··· Input ···
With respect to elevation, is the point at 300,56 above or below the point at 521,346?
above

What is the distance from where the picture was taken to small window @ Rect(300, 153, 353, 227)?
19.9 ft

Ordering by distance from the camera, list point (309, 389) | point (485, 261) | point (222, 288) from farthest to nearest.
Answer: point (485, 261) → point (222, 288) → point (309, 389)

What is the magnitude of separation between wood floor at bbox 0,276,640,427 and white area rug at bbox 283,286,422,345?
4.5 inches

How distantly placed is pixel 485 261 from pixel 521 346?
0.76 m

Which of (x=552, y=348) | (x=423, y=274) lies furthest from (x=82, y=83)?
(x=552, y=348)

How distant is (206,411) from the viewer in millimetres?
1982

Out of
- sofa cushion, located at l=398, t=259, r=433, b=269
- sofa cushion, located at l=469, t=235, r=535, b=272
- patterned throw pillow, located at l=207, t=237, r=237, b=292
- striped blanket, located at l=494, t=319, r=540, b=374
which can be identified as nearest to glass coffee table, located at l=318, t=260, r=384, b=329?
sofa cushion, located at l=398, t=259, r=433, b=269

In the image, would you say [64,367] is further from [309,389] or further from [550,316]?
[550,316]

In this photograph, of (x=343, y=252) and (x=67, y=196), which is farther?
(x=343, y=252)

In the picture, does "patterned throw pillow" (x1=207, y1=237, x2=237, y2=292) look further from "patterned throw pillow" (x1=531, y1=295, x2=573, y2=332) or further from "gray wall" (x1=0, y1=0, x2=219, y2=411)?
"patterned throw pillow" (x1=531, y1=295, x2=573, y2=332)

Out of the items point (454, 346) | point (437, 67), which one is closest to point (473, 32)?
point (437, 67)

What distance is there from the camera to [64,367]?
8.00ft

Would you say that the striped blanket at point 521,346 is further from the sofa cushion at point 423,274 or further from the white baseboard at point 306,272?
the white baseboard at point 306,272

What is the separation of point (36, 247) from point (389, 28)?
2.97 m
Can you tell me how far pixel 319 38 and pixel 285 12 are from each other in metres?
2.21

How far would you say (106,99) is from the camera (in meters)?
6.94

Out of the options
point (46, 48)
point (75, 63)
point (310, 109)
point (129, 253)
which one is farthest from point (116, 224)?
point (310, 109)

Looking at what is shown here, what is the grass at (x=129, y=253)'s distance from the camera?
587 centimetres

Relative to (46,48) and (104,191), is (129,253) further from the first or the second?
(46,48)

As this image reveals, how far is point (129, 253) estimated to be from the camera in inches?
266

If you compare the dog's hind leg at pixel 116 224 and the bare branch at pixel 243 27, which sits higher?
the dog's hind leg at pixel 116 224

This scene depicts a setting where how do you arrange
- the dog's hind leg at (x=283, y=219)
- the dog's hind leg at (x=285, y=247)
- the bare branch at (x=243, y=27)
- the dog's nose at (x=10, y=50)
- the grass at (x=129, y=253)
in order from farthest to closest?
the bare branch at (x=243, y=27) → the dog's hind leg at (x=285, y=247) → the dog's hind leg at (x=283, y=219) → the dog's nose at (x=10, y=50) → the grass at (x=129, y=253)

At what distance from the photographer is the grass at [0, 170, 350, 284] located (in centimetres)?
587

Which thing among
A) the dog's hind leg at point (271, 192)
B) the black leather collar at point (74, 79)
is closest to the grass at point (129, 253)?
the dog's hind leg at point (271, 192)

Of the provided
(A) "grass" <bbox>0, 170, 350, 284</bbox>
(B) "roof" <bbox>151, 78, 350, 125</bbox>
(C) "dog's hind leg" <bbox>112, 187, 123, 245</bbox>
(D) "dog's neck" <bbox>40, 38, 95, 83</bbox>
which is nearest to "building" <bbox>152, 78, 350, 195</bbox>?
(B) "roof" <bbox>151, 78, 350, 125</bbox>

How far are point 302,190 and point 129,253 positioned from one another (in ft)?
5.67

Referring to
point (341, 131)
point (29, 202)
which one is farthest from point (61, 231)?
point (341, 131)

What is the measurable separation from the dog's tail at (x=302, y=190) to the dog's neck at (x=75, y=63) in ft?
···
··· Input ···
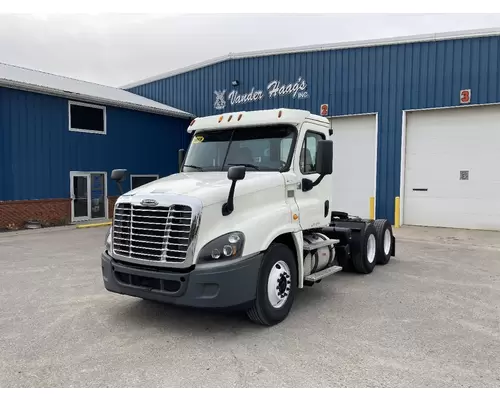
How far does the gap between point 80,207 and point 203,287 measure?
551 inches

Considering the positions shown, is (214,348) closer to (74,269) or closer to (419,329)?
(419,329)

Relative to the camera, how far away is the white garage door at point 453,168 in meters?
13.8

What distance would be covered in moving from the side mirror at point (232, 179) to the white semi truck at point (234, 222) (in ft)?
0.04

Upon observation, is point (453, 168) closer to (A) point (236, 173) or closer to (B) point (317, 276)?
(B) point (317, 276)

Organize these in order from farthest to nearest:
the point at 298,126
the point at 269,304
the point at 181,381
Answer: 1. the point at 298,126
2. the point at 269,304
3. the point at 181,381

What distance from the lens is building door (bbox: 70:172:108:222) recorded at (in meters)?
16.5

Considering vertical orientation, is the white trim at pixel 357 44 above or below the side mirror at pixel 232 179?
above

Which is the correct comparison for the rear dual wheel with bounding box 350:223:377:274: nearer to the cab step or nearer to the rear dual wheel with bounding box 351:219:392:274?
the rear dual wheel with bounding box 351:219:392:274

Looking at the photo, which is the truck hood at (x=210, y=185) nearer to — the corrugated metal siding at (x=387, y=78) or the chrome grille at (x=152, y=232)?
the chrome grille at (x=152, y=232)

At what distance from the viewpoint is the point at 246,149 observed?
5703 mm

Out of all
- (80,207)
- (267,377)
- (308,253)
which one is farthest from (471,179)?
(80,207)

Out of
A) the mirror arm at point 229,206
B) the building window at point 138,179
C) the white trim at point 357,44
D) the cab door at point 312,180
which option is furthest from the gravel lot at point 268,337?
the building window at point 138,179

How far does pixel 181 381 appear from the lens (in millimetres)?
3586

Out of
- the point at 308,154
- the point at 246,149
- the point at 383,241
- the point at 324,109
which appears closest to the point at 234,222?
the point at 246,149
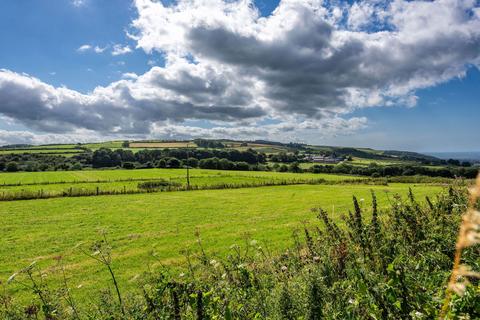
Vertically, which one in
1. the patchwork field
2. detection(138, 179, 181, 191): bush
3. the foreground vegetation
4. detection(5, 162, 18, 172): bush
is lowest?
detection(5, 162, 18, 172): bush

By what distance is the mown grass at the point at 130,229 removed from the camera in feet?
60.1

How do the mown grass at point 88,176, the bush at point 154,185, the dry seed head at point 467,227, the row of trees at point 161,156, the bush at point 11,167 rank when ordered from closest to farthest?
···
Exercise:
Render as a numbered list the lines of the records beginning with the line that contains "Vertically, which one in" and continuing through the line that contains "How do the mown", both included. Omit blank lines.

Correct output:
1. Vertically, which one in
2. 1. the patchwork field
3. 2. detection(138, 179, 181, 191): bush
4. 3. the foreground vegetation
5. 4. detection(5, 162, 18, 172): bush
6. is lowest?
7. detection(5, 162, 18, 172): bush
8. By what distance is the mown grass at the point at 130,229 removed from the camera in feet?
9. 60.1
10. How do the mown grass at point 88,176, the bush at point 154,185, the dry seed head at point 467,227, the row of trees at point 161,156, the bush at point 11,167 rank when ordered from closest to farthest?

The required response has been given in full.